The average day of your life off-Adderall is like a funeral and a birthday all at the same time.
By far the most pain I’ve ever experienced from quitting adderall has occurred when I tried to hold onto something I should have just let burn…or better yet, poured fuel on. You know everything needs to go; needs to change. Your subconscious knows this. You can try to fight it but it’ll sabotage you every time. In time you will see that what you view as failures, as catastrophes, as tragic losses…were all just making the ground fertile for the beautiful forest that is to come.
You have to believe that. As guilty as you may feel. You know it wasn’t right. Not like it was. Probably not at all. And if it’s a relationship, all parties involved will eventually see that and be happier for it. If it was part of the life you created on Adderall, it was probably false in some way that will be immediately apparent when its new replacement arrives. Perhaps the hardest part is having faith in this sometimes.
Will I gain weight if I quit Adderall?
Usually, yes, you will gain a little weight when you quit Adderall. The good news is though that along with this increased appetite/normal desire to sleep that makes you gain the weight comes a substantially stronger natural urge towards physical activity and excercise.
You may gain a few pounds right after you quit, but soon you’ll be hitting the gym/running BECAUSE YOU WANT TO so it won’t belong before you’re looking better than ever. Adderall can shrink you down in weight to the point where you feel and look unhealthy…it’s a bad skinny. Quit Adderall and through your natural desire to get up and do something you’ll be good skinny.

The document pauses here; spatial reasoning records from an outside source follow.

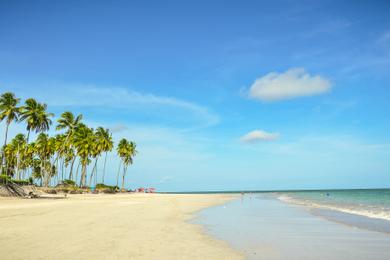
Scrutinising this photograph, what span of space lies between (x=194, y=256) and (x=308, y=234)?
6.88m

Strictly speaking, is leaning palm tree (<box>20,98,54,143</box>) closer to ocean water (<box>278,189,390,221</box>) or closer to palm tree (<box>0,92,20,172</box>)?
palm tree (<box>0,92,20,172</box>)

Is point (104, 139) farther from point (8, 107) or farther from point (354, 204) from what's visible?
point (354, 204)

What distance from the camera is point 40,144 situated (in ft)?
256

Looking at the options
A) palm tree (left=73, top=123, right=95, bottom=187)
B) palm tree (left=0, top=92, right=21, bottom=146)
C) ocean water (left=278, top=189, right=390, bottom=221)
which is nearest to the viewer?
ocean water (left=278, top=189, right=390, bottom=221)

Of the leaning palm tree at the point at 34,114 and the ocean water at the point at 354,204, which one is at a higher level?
the leaning palm tree at the point at 34,114

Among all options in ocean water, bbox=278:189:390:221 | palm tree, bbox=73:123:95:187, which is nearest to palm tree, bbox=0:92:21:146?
palm tree, bbox=73:123:95:187

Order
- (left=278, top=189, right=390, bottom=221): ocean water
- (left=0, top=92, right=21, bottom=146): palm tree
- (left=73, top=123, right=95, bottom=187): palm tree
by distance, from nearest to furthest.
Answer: (left=278, top=189, right=390, bottom=221): ocean water < (left=0, top=92, right=21, bottom=146): palm tree < (left=73, top=123, right=95, bottom=187): palm tree

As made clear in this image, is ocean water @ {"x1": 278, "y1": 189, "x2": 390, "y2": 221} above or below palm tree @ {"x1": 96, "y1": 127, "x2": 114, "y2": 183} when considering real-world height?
below

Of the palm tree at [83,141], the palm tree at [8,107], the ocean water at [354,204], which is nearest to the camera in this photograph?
the ocean water at [354,204]

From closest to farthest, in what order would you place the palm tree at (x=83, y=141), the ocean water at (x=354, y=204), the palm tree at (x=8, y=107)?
the ocean water at (x=354, y=204) < the palm tree at (x=8, y=107) < the palm tree at (x=83, y=141)

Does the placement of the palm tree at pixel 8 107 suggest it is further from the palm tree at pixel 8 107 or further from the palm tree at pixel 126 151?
the palm tree at pixel 126 151

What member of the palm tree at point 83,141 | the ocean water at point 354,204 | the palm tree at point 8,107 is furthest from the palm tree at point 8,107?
the ocean water at point 354,204

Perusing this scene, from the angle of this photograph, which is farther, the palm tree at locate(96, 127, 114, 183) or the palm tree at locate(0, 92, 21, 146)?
the palm tree at locate(96, 127, 114, 183)

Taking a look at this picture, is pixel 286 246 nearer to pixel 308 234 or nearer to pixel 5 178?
pixel 308 234
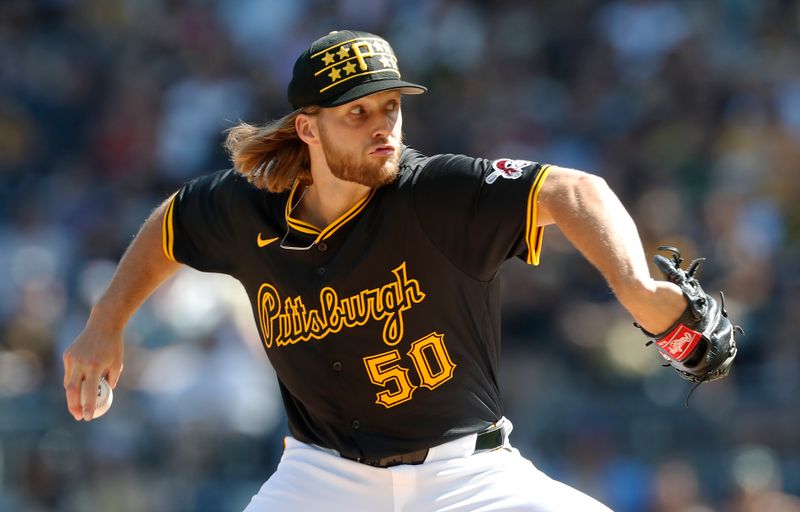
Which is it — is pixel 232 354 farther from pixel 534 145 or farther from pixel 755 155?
pixel 755 155

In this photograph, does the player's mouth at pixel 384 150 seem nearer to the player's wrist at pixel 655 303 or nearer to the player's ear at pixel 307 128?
the player's ear at pixel 307 128

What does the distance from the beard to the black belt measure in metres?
0.88

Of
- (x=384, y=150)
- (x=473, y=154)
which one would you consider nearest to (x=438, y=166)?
(x=384, y=150)

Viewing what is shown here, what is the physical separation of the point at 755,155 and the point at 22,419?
18.2 feet

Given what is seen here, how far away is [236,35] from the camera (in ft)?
38.5

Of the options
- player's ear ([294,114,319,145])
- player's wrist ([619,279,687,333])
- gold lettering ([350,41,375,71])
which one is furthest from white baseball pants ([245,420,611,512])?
gold lettering ([350,41,375,71])

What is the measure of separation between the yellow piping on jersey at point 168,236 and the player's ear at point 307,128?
60cm

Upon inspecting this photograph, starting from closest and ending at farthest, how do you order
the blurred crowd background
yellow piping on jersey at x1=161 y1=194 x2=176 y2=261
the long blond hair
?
the long blond hair → yellow piping on jersey at x1=161 y1=194 x2=176 y2=261 → the blurred crowd background

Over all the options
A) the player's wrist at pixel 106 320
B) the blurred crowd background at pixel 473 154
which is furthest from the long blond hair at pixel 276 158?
the blurred crowd background at pixel 473 154

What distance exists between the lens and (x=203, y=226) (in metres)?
4.56

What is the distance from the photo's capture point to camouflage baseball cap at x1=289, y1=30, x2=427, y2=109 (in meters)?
4.11

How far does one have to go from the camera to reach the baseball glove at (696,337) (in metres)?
3.55

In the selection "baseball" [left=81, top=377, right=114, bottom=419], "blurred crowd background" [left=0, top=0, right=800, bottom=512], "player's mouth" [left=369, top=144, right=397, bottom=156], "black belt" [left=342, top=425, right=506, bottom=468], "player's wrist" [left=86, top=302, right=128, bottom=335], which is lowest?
"blurred crowd background" [left=0, top=0, right=800, bottom=512]

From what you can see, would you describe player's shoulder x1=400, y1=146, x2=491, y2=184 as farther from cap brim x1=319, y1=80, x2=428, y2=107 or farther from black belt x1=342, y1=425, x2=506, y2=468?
black belt x1=342, y1=425, x2=506, y2=468
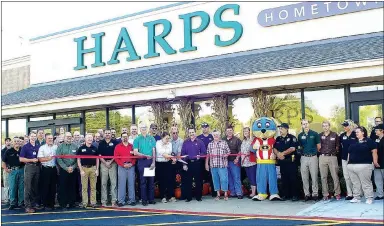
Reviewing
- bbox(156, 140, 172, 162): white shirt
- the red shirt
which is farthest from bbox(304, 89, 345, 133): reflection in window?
the red shirt

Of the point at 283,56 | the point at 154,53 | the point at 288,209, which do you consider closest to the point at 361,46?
Answer: the point at 283,56

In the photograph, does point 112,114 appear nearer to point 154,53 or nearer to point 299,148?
point 154,53

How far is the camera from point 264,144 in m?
10.4

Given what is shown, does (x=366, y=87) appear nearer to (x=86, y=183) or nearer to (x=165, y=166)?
(x=165, y=166)

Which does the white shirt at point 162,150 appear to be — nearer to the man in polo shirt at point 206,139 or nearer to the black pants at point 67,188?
the man in polo shirt at point 206,139

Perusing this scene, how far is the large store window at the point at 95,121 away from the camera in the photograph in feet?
52.8

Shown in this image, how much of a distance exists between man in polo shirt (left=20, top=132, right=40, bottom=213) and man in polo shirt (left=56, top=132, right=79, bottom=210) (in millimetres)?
540

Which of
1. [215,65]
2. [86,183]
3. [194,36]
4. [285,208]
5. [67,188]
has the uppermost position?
[194,36]

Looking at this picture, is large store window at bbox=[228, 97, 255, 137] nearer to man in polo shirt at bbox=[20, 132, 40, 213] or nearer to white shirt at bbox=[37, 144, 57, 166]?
white shirt at bbox=[37, 144, 57, 166]

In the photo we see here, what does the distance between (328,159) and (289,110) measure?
10.3ft

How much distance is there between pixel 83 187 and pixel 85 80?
784cm

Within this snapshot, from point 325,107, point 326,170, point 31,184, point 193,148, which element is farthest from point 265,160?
point 31,184

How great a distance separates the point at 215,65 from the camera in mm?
13734

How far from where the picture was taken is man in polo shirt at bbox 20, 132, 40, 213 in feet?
33.9
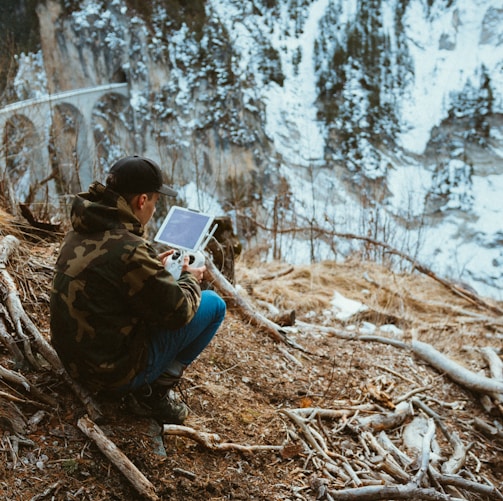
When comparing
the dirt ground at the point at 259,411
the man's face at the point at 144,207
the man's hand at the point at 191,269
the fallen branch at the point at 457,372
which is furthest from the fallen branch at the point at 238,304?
the man's face at the point at 144,207

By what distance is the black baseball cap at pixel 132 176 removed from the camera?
1.70 metres

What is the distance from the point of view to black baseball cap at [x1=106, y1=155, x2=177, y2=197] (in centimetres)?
170

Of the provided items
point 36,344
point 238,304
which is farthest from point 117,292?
point 238,304

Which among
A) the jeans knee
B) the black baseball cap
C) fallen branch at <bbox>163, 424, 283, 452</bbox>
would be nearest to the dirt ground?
fallen branch at <bbox>163, 424, 283, 452</bbox>

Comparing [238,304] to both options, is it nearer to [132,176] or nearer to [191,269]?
[191,269]

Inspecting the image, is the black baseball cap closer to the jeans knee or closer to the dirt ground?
the jeans knee

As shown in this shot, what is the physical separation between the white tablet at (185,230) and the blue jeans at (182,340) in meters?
0.22

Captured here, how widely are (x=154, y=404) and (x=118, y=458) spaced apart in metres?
0.30

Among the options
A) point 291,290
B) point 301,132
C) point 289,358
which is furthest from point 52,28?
point 289,358

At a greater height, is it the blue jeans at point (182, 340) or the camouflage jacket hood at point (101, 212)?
the camouflage jacket hood at point (101, 212)

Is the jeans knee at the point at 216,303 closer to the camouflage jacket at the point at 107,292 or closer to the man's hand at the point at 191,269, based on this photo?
the man's hand at the point at 191,269

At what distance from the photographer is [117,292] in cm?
167

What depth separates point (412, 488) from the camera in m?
2.14

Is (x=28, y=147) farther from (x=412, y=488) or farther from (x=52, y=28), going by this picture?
(x=52, y=28)
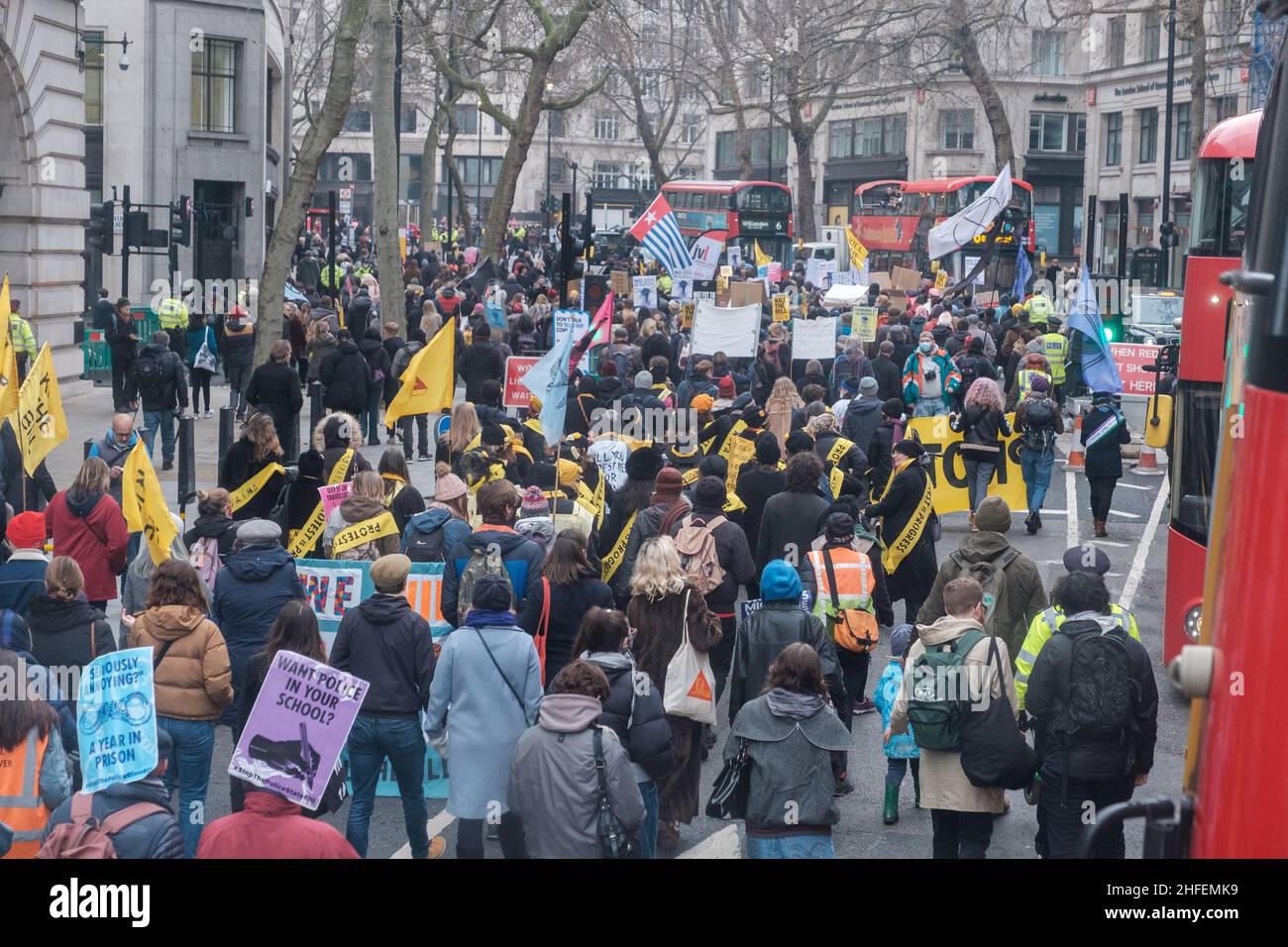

Seriously, one day after you quit Adderall you’ll be sitting there and all of a sudden you’ll get this overwhelming urge to do something physical. Just follow that urge when it hits and you’ll be in great shape in no time.
When I quit Adderall a year ago I started to exercise immediatly so I never really noticed a weight gain. Nowadays I lift weights 4-5 times a week plus I swim and run…starting to really get the urge to do a sprint triathlon or something. I feel great. I love every minute of my exercise. I actually look forward to it.